Proteção e soluções duradouras: os grandes desafios
Em termos de legislação sobre refúgio, o Brasil avançou bastante com a lei, colhendo
elogios do próprio ACNUR. Tradicionalmente, o Brasil tem sido um país de fronteiras
abertas e com uma cultura de acolhimento que é reconhecida internacionalmente, fator
importante para a proteção internacional das pessoas refugiadas. A lei de 1997 garante
um tratamento digno para os solicitantes de refúgio, liberdade, direito ao trabalho e de
acesso aos serviços de educação básica e saúde (nem todos os países conferem essas
garantias). Entretanto, o grande desafio do Brasil está nas políticas públicas: nem a lei
prevê, nem existe uma política nacional para a inclusão/integração das pessoas
refugiadas. Recentemente, estados e municípios vem desenvolvendo ações e políticas,
com apoio do ACNUR, envolvendo sociedade civil, setor privado e universidades.
A Cátedra Sergio Vieira de Mello (CSVM)
O brasileiro Sergio Vieira de Mello, um dos mais destacados funcionários da ONU,
faleceu no atentado terrorista contra a sede da ONU, em Bagdá, em 19 de agosto de
2003. Vieira de Mello havia dedicado grande parte de sua vida profissional à proteção
das pessoas refugiadas, então o ACNUR decidiu criar uma Cátedra em sua homenagem
para difundir o Direito Internacional dos Refugiados na América Latina. A CSVM
evoluiu bastante no Brasil, desde então, e hoje reúne 34 universidades filiadas,
tornando-se uma boa prática para outros países.

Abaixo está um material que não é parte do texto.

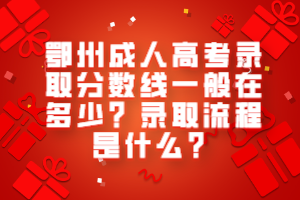 鄂州成人高考錄取分數(shù)線一般在多少？錄取流程是什么？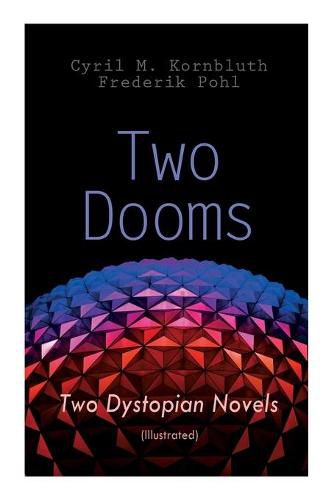 Cover image for Two Dooms: Two Dystopian Novels (Illustrated): The Syndic, Wolfbane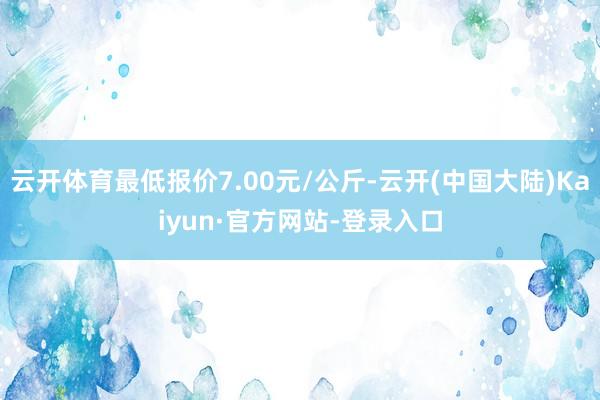 云开体育最低报价7.00元/公斤-云开(中国大陆)Kaiyun·官方网站-登录入口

Instalada em 2014 na UFABC, a CSVM tem atuado em ensino, pesquisa e extensão,
com a criação de vagas exclusivas para pessoas refugiadas na graduação e na pós-
graduação, e atividades de extensão, com destaque para o Curso de Português como
Língua de Acolhimento (Projeto Nossa Casa), que tem atendido dezenas de pessoas
refugiadas nos últimos anos. Com a CSVM, as universidades brasileiras passaram a
compor a “rede de acolhimento e assistência” – informal, incipiente, e baseada no
princípio de solidariedade regional do regime de Cartagena da América Latina, com
ações policêntricas, ao lado de uma rede de ONGs que atuam no campo humanitário e
de direitos humanos, com apoio do ACNUR e, em grande medida, à margem de
qualquer coordenação e apoio do Estado nacional.